## Action item
Rewrite the interview excerpt from "I appreciate that, and" to "they start voting.", putting "health care" in place of "climate change".

## Quoted passage
Well, certainly, if you talk to some of the candidates, they would tell you that they absolutely fill all the gaps, as you know. [Amy] Klobuchar would certainly make that argument, being a Midwesterner. If you listen to Sanders, you would never think anybody had to be from the Midwest. I am not going to make the claim—and I don’t know if this is why you called me—that the only person who could effectively defeat Donald Trump, or who would be the ideal candidate, is my husband.
I wasn’t asking for that at all. But I guess what I am saying is that there is a reason people wanted your husband to run, because he filled a certain niche, and I am not sure that niche is currently being filled.
I appreciate that, and certainly I hear that regularly. I think there are a number of people in this field right now who can beat Donald Trump, and I think it all depends on turnout. I just had two young students in my office today talking to me about their concerns about the election, and I said, “Look, if most of you register to vote, the election is won.” If young people registered in large numbers, first of all, everybody would be talking about issues they care about, including climate change and student debt. You’re not hearing as much about it—and you’re certainly never going to hear about it from the Republicans—at the rate they want, unless they start voting.

Items listed in a dataset:
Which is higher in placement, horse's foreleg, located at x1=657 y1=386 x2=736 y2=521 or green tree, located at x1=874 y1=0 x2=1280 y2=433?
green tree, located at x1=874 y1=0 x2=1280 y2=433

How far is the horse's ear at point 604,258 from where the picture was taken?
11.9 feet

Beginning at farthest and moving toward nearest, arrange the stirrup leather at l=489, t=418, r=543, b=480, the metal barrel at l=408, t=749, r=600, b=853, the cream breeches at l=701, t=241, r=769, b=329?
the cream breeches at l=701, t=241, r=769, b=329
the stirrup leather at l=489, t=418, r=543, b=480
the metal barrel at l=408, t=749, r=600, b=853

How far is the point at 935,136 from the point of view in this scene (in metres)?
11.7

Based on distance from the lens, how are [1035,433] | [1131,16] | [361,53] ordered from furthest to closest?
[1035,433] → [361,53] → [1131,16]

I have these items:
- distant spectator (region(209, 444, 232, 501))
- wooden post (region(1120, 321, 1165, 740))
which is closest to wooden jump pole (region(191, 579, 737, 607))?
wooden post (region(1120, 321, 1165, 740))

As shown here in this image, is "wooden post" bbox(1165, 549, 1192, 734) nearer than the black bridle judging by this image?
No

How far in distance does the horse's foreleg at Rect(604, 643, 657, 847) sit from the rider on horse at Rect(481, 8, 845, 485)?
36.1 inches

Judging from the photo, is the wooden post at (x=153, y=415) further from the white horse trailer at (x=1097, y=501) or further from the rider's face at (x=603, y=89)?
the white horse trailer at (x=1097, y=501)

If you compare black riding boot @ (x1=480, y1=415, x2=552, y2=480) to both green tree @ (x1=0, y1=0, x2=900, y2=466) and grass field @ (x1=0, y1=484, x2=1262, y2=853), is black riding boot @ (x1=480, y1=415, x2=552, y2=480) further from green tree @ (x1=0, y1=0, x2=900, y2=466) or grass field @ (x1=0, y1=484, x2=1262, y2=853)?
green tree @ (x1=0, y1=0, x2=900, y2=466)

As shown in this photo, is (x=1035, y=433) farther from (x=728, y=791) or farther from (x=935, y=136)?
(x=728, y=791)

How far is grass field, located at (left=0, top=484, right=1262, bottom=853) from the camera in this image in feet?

## Reply
I appreciate that, and certainly I hear that regularly. I think there are a number of people in this field right now who can beat Donald Trump, and I think it all depends on turnout. I just had two young students in my office today talking to me about their concerns about the election, and I said, “Look, if most of you register to vote, the election is won.” If young people registered in large numbers, first of all, everybody would be talking about issues they care about, including health care and student debt. You’re not hearing as much about it—and you’re certainly never going to hear about it from the Republicans—at the rate they want, unless they start voting.